Hip-hop has, since it’s birth on the mean streets of New York in the early 70’s, always been about expressing yourself, your surroundings, and personal ideologies through melodic poetry with rhythm. The lyricism contained within this poetry has always been a large factor in the genre of Hip-hop. As of lately though people seem to be getting confused about what good lyrics are.

In the past the status-quo of good lyrics has been set by the likes of Rakim and Nas and more recently Eminem and Black Star, but the Hip-hop community seems to be having an identity crisis. New rappers such as Wiz Khalifa, Mac Miller, Drake, Big Sean, J. Cole, and Lil B as well as seasoned veterans like Busta Rhymes have all recently been either dumbing down their lyrics or have shown that they can not even come close to meeting the status-quo.

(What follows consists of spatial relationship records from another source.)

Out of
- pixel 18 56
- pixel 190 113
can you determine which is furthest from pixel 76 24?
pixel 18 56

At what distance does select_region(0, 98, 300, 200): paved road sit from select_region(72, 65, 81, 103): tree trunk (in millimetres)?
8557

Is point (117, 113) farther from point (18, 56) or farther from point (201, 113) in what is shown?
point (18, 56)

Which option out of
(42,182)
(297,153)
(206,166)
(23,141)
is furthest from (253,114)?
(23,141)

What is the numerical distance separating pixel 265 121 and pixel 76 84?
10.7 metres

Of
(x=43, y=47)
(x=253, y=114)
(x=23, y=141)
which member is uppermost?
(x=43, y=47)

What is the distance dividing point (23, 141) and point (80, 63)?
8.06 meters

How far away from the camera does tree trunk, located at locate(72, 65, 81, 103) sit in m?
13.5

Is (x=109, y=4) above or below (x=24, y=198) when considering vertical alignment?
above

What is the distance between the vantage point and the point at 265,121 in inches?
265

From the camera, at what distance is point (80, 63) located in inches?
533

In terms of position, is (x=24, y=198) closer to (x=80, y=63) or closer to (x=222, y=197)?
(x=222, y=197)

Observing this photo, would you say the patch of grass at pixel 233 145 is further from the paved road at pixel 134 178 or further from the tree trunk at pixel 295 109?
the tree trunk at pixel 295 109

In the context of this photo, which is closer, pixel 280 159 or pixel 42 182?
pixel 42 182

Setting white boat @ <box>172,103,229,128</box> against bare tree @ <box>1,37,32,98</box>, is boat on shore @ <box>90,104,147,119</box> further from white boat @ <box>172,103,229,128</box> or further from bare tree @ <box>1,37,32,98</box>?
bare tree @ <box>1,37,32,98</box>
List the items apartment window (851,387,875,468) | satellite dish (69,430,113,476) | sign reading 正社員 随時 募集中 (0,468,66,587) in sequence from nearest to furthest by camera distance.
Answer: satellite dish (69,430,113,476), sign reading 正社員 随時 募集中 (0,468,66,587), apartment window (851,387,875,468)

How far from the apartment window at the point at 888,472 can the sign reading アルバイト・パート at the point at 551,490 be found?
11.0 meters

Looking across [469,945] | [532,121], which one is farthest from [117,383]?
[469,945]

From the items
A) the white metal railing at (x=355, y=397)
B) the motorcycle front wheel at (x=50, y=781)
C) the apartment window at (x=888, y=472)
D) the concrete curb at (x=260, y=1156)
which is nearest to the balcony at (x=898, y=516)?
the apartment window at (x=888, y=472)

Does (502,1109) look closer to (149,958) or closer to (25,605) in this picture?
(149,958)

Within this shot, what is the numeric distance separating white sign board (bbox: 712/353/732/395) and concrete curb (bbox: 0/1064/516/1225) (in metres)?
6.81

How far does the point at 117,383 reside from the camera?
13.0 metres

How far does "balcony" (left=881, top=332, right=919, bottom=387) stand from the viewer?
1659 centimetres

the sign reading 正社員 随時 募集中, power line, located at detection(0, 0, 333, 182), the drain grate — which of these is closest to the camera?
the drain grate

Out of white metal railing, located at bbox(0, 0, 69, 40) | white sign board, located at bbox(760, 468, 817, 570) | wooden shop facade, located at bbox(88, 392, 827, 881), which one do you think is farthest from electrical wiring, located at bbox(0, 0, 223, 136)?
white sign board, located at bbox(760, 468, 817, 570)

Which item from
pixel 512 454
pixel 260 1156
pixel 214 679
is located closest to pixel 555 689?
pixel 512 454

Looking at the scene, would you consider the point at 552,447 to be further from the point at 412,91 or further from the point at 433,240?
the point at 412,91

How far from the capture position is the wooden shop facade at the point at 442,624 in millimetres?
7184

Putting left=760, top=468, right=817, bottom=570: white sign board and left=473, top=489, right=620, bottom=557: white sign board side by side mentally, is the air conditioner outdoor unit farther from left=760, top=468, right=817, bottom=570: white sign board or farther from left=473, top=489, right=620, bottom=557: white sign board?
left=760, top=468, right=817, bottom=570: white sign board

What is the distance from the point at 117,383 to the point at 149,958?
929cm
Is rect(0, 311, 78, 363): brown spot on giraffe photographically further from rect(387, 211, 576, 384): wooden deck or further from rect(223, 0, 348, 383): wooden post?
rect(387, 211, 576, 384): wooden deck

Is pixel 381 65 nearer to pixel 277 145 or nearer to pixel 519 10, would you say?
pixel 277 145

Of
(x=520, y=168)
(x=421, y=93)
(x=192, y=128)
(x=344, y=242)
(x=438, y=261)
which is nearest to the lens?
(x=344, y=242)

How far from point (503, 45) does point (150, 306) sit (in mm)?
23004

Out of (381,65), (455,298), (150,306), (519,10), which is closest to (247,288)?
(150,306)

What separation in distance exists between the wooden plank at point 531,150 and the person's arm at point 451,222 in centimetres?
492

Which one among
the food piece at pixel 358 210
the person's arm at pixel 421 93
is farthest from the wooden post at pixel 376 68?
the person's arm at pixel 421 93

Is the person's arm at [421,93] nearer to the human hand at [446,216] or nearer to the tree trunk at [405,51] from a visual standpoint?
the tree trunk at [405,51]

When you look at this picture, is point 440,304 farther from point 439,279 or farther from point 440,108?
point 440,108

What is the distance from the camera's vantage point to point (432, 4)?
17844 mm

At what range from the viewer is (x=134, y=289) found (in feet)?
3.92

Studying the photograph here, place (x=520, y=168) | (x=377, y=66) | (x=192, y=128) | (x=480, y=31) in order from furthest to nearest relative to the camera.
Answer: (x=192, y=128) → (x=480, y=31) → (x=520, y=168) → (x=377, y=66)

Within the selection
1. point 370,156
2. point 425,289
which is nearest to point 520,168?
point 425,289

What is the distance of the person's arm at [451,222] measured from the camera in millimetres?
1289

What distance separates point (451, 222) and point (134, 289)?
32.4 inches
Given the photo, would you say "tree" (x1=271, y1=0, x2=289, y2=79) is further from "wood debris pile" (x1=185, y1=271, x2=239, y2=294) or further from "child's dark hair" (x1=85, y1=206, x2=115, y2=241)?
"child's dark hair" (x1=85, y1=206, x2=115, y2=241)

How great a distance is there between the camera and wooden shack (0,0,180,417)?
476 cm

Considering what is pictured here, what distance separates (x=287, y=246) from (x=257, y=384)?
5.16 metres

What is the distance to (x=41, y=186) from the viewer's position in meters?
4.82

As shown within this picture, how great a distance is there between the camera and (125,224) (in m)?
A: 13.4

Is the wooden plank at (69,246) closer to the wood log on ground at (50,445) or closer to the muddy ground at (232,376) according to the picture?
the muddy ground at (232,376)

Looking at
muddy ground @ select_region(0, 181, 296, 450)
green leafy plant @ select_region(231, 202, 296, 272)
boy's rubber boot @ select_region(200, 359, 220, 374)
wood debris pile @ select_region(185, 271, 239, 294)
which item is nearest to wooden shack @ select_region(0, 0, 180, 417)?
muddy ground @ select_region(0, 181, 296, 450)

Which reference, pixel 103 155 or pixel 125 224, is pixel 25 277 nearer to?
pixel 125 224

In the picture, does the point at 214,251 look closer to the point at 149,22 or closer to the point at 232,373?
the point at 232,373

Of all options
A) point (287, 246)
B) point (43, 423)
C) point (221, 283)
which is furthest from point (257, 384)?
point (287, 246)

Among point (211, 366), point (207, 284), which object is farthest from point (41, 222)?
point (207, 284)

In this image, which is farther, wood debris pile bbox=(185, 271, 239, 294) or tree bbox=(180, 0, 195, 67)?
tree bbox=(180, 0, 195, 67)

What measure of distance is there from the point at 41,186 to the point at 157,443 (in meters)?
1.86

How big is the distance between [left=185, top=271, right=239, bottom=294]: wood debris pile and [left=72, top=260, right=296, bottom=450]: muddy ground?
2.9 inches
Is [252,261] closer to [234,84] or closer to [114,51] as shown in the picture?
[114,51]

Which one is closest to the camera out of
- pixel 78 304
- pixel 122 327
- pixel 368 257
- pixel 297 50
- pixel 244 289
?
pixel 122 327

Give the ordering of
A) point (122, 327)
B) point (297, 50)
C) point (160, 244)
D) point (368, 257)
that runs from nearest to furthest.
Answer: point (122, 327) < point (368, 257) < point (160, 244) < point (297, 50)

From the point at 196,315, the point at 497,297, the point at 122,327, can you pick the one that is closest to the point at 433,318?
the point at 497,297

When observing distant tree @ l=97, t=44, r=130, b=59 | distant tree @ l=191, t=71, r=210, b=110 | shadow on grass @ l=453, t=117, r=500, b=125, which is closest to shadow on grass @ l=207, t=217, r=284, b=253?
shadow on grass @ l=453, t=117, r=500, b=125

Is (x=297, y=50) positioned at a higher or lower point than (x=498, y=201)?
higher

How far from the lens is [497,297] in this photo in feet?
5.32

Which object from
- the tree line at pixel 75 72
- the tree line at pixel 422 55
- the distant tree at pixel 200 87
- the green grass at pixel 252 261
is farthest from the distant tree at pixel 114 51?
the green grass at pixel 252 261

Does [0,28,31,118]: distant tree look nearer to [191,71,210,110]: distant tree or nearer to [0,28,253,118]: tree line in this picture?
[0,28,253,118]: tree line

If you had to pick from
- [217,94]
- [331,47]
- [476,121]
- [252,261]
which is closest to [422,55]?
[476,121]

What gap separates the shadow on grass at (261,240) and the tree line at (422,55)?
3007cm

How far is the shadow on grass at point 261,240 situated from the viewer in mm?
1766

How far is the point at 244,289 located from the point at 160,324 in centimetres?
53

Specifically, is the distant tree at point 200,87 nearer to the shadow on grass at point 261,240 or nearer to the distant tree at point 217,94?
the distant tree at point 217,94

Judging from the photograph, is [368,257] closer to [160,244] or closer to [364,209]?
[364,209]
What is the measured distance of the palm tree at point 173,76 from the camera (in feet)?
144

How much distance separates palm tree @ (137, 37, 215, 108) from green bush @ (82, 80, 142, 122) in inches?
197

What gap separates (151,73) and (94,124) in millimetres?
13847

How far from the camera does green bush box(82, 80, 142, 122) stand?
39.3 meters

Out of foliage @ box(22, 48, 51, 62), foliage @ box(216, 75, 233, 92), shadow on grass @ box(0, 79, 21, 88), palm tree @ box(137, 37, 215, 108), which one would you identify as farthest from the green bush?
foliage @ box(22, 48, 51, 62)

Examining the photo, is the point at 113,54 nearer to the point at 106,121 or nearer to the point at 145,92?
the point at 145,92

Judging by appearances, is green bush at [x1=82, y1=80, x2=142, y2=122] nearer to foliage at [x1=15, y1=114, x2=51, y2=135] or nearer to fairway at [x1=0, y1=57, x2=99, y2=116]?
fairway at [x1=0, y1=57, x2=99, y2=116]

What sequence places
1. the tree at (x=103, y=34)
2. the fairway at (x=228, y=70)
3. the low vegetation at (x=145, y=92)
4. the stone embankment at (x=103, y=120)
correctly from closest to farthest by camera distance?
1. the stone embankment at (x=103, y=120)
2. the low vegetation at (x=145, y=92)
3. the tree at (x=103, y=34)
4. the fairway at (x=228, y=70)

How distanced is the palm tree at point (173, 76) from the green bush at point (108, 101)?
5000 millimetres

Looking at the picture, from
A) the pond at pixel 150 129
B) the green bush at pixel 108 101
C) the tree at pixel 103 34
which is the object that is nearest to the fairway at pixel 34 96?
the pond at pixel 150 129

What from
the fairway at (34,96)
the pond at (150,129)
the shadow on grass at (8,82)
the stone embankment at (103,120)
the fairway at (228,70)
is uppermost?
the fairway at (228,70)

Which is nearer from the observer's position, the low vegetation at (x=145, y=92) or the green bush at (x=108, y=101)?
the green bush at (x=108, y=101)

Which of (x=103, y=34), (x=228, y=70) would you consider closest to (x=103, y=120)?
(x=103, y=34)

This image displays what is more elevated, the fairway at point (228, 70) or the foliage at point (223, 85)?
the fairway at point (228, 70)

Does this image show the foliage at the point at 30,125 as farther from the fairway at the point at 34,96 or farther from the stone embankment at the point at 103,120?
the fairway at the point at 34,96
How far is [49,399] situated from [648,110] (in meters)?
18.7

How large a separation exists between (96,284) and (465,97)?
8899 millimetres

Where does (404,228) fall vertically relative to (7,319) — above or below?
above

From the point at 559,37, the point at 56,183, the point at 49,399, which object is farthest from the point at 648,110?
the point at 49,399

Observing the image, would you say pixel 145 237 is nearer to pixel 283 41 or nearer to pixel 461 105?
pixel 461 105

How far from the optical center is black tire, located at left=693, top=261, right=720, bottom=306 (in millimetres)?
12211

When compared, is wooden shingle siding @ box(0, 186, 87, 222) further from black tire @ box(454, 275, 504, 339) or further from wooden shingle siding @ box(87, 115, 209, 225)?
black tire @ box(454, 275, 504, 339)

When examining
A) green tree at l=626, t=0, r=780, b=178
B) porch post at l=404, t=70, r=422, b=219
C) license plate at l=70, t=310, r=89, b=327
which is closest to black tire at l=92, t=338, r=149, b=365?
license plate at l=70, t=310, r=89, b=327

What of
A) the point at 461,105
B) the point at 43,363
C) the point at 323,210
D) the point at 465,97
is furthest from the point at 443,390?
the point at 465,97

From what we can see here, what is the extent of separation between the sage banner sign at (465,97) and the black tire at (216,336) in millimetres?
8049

Now you might say “So what? Who cares if they don’t meet the status-quo.” and I completely agree, I don’t care whether or not they’re as good as someone like Nas. What really gets to me is how some of these artists along with their advocates are claiming that they’re lyrically gifted when it is oh so obvious that they are not. For example, J. Cole’s debut album “Cole World” was critically acclaimed, yet if you listen to the lyrics, they flat out suck and are pointless. In his song “Work Out” Cole starts the first verse with “She like them boys with the big old chains, ride around town in a big old Range”. Is this really what we consider good rap these days?

The rappers are not the only ones to blame though, The Hip-hop fanbase has much blame to receive as well. Over the past few years the fans seem to be getting more and more ignorant, less aware of good lyrics, and are choosing bad rappers with good beats or a good flow over good rappers that provide good lyrics. This ultimately is going to eventually eradicate good lyricism in Hip-hop.

So in conclusion, if these circumstances do not change then Hip-hop as we know it is doomed.